TEXTO PARA LEER:
Me recibe la secretaria, Ana, y me pide que pase a la sala de espera. Entro en un cuarto amplio. Está repleto de niños. Busco un lugarcito en la esquina y me acomodo en lo que me llega el turno para pasar. Me siento como transportado a un cuento, rodeado de enanos y hadas.

Una niña chupa una paleta. Un niño juega con un pequeño artefacto electrónico. Hay uno, sentadito muy derechito y muy serio, con un solideo sobre la cabeza y observa al resto detrás de sus enormes lentes. Un par de hermanos rubios de diez años molestan molesta a su hermanito pequeño, de seis, diciéndole que él está muy feo. Dos nanas cuidan a uno como de tres años que insiste en correr por los pasillos de la sala de espera y en escalar cada uno de los sillones. Uno, literalmente, se entretiene explorando en las profundidades de su nariz en busca de mocos. Un par de niñas se abrazan a su madre mientras miran con una mezcla de temor y de ganas de participar el hervidero de perversos polimorfos.


Mientras miro la escena, dos pensamientos inevitables me cruzan la mente.

El primero: “Y vaya que si el psicoanálisis procura establecer un setting que fomente la regresión y el contacto con contenidos primitivos reprimidos…”;

y el segundo: “Si me vieran en este momento mis colegas de la oficina de HayGroup en México --un lunes a las cuatro de la tarde en pleno mes de febrero laboral, en medio de esta parvada de pájaros infantiles-- pensarían sin duda que soy un caso sin remedio, que me he deschavetado, y que necesito a gritos el tratamiento que estoy a punto de empezar…”

Me río.

Apenas llegué aquí ya estoy jugando y fantaseando…

Y ¿de qué se trata el psicoanálisis, si no de eso?


Aparece Ema en el corredor y me llama.

Es hora de empezar...






II.

Desde el diván, en el curso de este mini análisis, rescaté diferentes escenas claves de mi vida en donde se me fue anudando un carácter medio extraño, hiperactivo y perfeccionista, heroico y mesiánico.

Entre ellas, evoco una de segundo de secundaria, de los catorce años:

En aquella época en la que barros y espinillas cubrían mi cara, yo no era un adolescente como todos los demás: un intento fallido en el campamento de graduación de sexto de primaria por conquistar a la niña guapa y popular del salón, me había condenado al ostracismo femenino. Al mismo tiempo, aquel rechazo había catalizado en mí la extraña idea de que quería ser sacerdote para ocuparme del alma de mi prójimo, justo a la edad en que el alma de mis compañeros de clase estaba obsesionada con el cuerpo de su prójimo, especialmente con sus curvas femeninas…

Así que, como bicho raro, las mujeres no me hablaban salvo cuando algo lo ameritaba realmente, como aquella mañana de miércoles, cuando se acercaron en multitud muy agitadas a pedirme que, en mi carácter de representante del salón, hiciera algo para impedir la desgracia que se les venía encima.

DATOS PROPORCIONADOS:
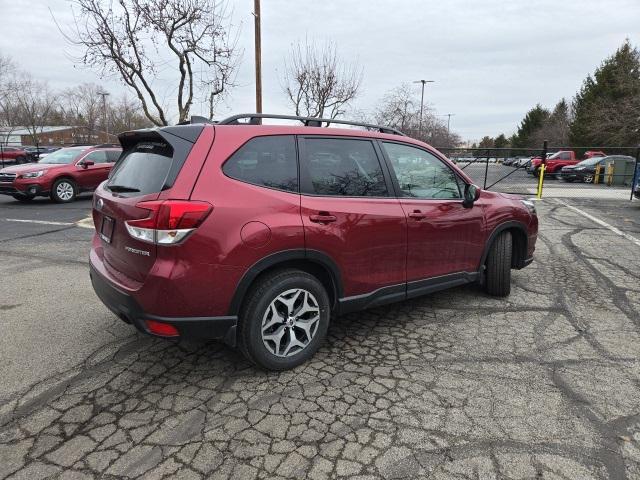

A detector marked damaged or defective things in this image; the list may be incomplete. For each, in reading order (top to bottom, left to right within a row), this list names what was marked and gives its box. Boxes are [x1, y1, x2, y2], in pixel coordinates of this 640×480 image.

cracked asphalt [1, 193, 640, 478]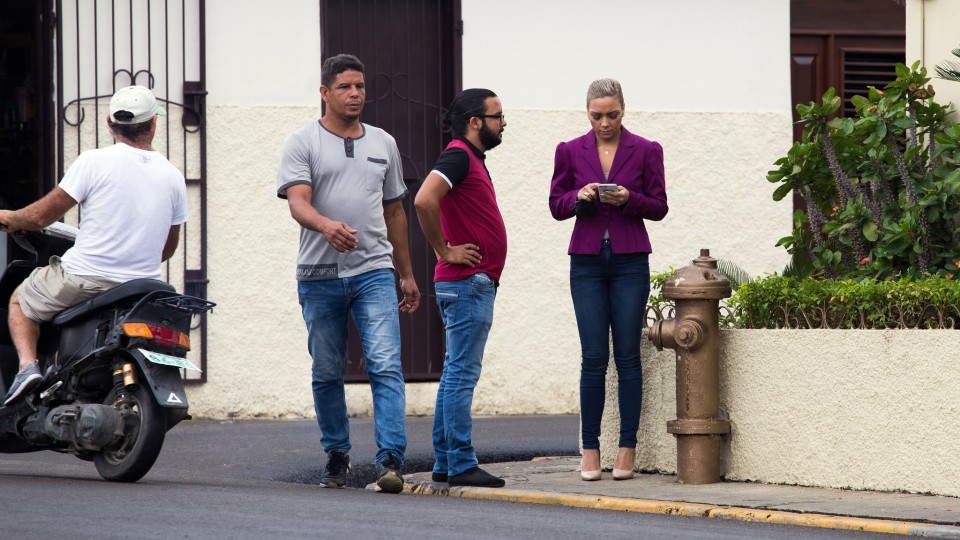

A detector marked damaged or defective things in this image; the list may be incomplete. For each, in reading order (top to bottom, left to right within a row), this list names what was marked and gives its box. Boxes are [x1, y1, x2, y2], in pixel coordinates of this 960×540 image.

rusty fire hydrant [648, 249, 732, 486]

TAREAS:
1. Resume el texto en dos oraciones.
2. Copia del texto, sin ningún cambio, el fragmento que va desde "Mientras miro la" hasta "si no de eso?".

RESPUESTAS:
1. En una sala de espera llena de niños, quien narra piensa que el psicoanálisis procura un ambiente que fomente la regresión y que sus colegas de HayGroup creerían que necesita a gritos tratamiento. Luego se ríe al notar que ya está jugando y fantaseando, y desde el diván rescata escenas que formaron su carácter hiperactivo, perfeccionista, heroico y mesiánico, entre ellas una de los catorce años, cuando las compañeras solo le hablaban si algo lo ameritaba.

2.
Mientras miro la escena, dos pensamientos inevitables me cruzan la mente.

El primero: “Y vaya que si el psicoanálisis procura establecer un setting que fomente la regresión y el contacto con contenidos primitivos reprimidos…”;

y el segundo: “Si me vieran en este momento mis colegas de la oficina de HayGroup en México --un lunes a las cuatro de la tarde en pleno mes de febrero laboral, en medio de esta parvada de pájaros infantiles-- pensarían sin duda que soy un caso sin remedio, que me he deschavetado, y que necesito a gritos el tratamiento que estoy a punto de empezar…”

Me río.

Apenas llegué aquí ya estoy jugando y fantaseando…

Y ¿de qué se trata el psicoanálisis, si no de eso?